Setelah krisis ekonomi menghantam, gelombang unjuk rasa terus melanda Libanon. Pada Senin, 15 Juni lalu, polisi menahan 36 orang dari berbagai demonstrasi sejak tiga hari sebelumnya. Aksi protes pada pekan kedua Juni tersebut bahkan disertai perusakan bank dan toko. Ratusan demonstran juga sempat bentrok dengan polisi di Beirut dan Tripoli, dua kota terbesar di negara itu.
Demonstrasi tersebut dibahas Presiden Libanon Michel Aoun dalam rapat kabinet. “Aksi vandalisme semacam itu harus dilarang mulai hari ini,” katanya seperti dikutip The National. Ia menyatakan akan ada gelombang penangkapan, termasuk terhadap perencana dan pelakunya, serta memerintahkan penegak hukum menjalankan operasi “pendahuluan” untuk mencegah kekerasan lebih lanjut.
Polisi dikabarkan mulai menyelidiki tulisan-tulisan di media sosial yang diduga menghina Presiden Michel Aoun, termasuk gambar dan meme. Tindakan ini memicu unjuk rasa lagi di Beirut pada Rabu, 17 Juni lalu. Demonstran menuntut kebebasan berekspresi di media sosial dikembalikan. Menurut mereka, ketimbang mengejar aktivis di media sosial atau jurnalis yang membongkar korupsi, polisi seharusnya menahan pejabat dan penguasa hitam. “Semua yang berkomentar dan mengkritik kerja pemerintah, khususnya presiden, telah dipanggil polisi gara-gara obrolan lucu entah di Twitter atau Facebook atau media sosial lain,” ujar Samer al-Khouri, salah seorang demonstran.

▸ Data yang Ditampilkan:
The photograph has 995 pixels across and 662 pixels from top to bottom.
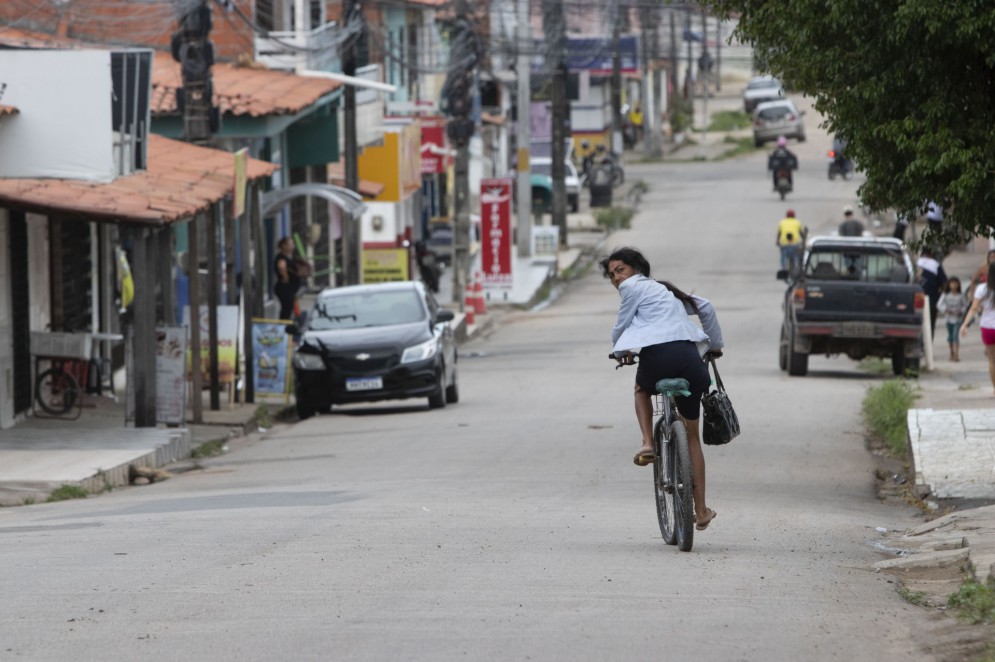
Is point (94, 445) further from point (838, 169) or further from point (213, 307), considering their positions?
point (838, 169)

▸ Langkah Pengerjaan:
1. Menurut teks tentang unjuk rasa di Libanon, berapa orang yang ditahan polisi pada Senin, 15 Juni?
2. Tuliskan ulang tanpa perubahan bagian teks tentang unjuk rasa di Libanon yang diawali kata-kata "Demonstrasi tersebut dibahas" dan diakhiri "kekerasan lebih lanjut.".
3. Teruskan teks tentang unjuk rasa di Libanon dari kalimat terakhirnya.

▸ Jawaban per Tugas:
1. Polisi menahan 36 orang.

2.
Demonstrasi tersebut dibahas Presiden Libanon Michel Aoun dalam rapat kabinet. “Aksi vandalisme semacam itu harus dilarang mulai hari ini,” katanya seperti dikutip The National. Ia menyatakan akan ada gelombang penangkapan, termasuk terhadap perencana dan pelakunya, serta memerintahkan penegak hukum menjalankan operasi “pendahuluan” untuk mencegah kekerasan lebih lanjut.

3.
Libanon tergelincir ke jurang krisis setelah perekonomiannya babak-belur. Negara itu berutang lebih dari US$ 90 miliar, yang setara dengan 170 persen produk domestik brutonya. Awal Maret lalu, pemerintah tak mampu membayar surat utang negara senilai US$ 1,2 miliar yang telah jatuh tempo. Ini pertama kalinya pemerintah mengalami gagal bayar. Pengunjuk rasa menuding perekonomian terpuruk karena anggaran negara dikorupsi para pejabat. Demonstrasi pertama pecah sebagai protes terhadap maraknya korupsi.
Media Arab, Asharq al-Awsat, mencatat krisis ini memaksa 785 restoran dan kafe tutup serta mengakibatkan 25 ribu orang kehilangan pekerjaan. Harapan memulihkan perekonomian digantungkan pada bantuan Dana Moneter Internasional (IMF). Tapi harapan itu menjauh karena pemerintah dan bank sentral berselisih soal angka defisit.
Keadaan memburuk setelah pemerintah menunjuk sejumlah pejabat baru di kementerian dan bank sentral. Kelompok oposisi menuding penunjukan tersebut kental dengan semangat sektarian, bukan didasari kemampuan individu. “Penunjukan itu pada dasarnya sebuah sinyal bahwa ini cuma hal biasa. Tak ada reformasi besar yang dijanjikan ketika pemerintahan terbentuk benar-benar diwujudkan,” tutur Mohanad Hage Ali dari Carnegie Middle East Center kepada Reuters.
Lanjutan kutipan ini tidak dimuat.